8/10
Old-School Entertainment
31 May 2006
You either get it or you don't. Like most studio films, this movie was intended to make money by providing one thing - entertainment. Not a history lesson, not social commentary. Entertainment. Like the better realized but equally fake-medieval "Adventures of Robin Hood," released the same year (1938), "The Adventures of Marco Polo" (note the similar title) provides plenty of entertainment in the comedy-adventure genre that eventually led to "Raiders of the Lost Ark." Evaluating either "Raiders" or "Marco Polo" on its historical accuracy misses the point. It's like asking how Marco is able to speak what must be flawless Mandarin, plus the language of Alan Hale's presumably Turkic people. If you gotta ask, the movie just isn't your style.

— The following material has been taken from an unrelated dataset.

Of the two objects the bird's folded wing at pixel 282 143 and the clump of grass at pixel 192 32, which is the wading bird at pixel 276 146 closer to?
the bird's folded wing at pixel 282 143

Cooper looks a little less comfortable in this role than in some others, but he's adequately wry and intrepid, never taking the role of Marco too seriously. The rarely-seen Sigrid Gurie, whose face reminds one of Garbo, even through the Asian makeup, is beautiful and ethereal as the daughter of Kublai, played with Midwestern folksiness by the affable George Barbier. (Remember, it's not supposed to be real.) As Kublai's evil vizier, Basil Rathbone emanates the same elegant menace as he did in the role of Sir Guy in "Robin Hood." The ubiquitous Alan Hale, Sr., plays his usual self, and if you look carefully you'll see teenybopper Lana Turner in a small but fully credited role.

Why aren't there any Chinese here in leading roles? Because first, the studio had big-name actors on contract and meant to use their box-office appeal to make a bundle. Second, despite the potentially impressive Asian-American talent pool in California no greed-driven executive would have counted on white audiences in 1938 to shell out Depression-era cash to watch Asian unknowns acting the leads in for-profit motion picture. "The Adventures of Marco Polo" is not "The Last Emperor," and it doesn't pretend to be. Nor is it a misconceived turkey like John Wayne's Mongol epic "The Conqueror" (1961). Instead it's only a great "family film" and simple adventurous fun in the pulp-magazine tradition.